If I own the beauty then the abuse is my fault. If the Beauty belongs/ed to Maryqueen then I can keep living without that pressure.
(ha, just glanced up and saw I capitalized "beauty"....that is still even to this day a "alter" vs a part of me.)
I can be pretty for my husband. Its challenging to help my daughters grown and have a healthy respect for there images when I literally had no image for years on end.
I choose to add that as my avatar to keep me honest, and real. THAT is who I want DD to be. When I reach into DD and write that is who is writing. Plus it keeps me accountable and might keep the boys from posting as she is "staring at them" LOL.
I have gained a good 80 or so pounds with the meds and bad eating habits. Throw in a bad ankle (the one I shattered several years ago and now have two pins, a plate, and wire mesh in) and I can't exercise or even walk like I used to, and it's a recipe for me looking bloated, fat, and ugly.
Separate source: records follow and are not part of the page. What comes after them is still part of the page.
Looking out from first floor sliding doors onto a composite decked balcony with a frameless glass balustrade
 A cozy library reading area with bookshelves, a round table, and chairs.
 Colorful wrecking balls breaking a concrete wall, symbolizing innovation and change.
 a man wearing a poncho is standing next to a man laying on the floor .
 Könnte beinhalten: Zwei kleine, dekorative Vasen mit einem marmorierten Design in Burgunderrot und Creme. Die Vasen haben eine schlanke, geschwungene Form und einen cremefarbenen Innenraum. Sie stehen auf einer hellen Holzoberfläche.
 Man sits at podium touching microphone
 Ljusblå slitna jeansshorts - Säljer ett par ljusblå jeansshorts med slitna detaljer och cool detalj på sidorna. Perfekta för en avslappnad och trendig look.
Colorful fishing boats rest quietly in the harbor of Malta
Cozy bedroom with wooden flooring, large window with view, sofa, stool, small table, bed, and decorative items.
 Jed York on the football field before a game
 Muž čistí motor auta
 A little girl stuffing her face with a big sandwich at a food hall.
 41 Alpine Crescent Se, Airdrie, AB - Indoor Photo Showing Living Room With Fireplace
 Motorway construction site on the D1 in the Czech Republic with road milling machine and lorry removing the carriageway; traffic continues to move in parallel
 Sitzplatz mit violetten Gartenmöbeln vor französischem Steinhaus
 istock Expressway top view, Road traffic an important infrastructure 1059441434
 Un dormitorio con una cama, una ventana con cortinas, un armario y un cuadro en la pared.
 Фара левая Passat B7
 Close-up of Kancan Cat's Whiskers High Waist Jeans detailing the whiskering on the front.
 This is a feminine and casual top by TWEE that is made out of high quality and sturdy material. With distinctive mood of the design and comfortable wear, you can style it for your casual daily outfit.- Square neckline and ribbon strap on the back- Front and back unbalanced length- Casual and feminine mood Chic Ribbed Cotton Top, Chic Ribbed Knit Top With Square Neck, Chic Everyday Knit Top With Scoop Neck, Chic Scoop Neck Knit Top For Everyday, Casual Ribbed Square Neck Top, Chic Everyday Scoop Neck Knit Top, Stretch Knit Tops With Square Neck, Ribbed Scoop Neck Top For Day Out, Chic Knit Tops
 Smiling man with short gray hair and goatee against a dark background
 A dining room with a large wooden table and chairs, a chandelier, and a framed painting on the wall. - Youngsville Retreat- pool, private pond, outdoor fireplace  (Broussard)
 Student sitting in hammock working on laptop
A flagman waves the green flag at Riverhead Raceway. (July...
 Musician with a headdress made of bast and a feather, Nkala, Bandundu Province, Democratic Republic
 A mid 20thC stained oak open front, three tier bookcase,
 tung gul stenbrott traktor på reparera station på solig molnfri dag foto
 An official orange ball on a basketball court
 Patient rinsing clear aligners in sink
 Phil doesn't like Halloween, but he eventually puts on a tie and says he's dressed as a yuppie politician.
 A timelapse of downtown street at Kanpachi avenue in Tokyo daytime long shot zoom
I saw pictures of myself this Christmas and I was HORRIFIED. I look TERRIBLE. I need to lose this weight.
My goal is to lose about 50 lbs this year. It equals one pound a week, and I think that's reasonable. I just have to do it.
I would like to do it one day when I am able to... I find myself bingeing on chocolate and I do it when I am most stressed... I'm talking several pounds of chocolate at a time! It's good chocolate, but still ... that's pretty excessive. I think my muscle spasms are so bad that I haven't gained too much weight - takes a lot of calories to keep such big muscle groups so tight - but it is still a hateful way to live.
I also read a book called Women, Food, and God... how your approach to eating (regardless of your size - regardless of whether there is any outward evidence of your struggle with food) is a microcosm of how you view yourself, your life, and ultimately your view of God or the universe. I thought that was supremely interesting and very revealing. I eat while distracted (reading) or I eat in a hurry and leave, because I am terrified of being still.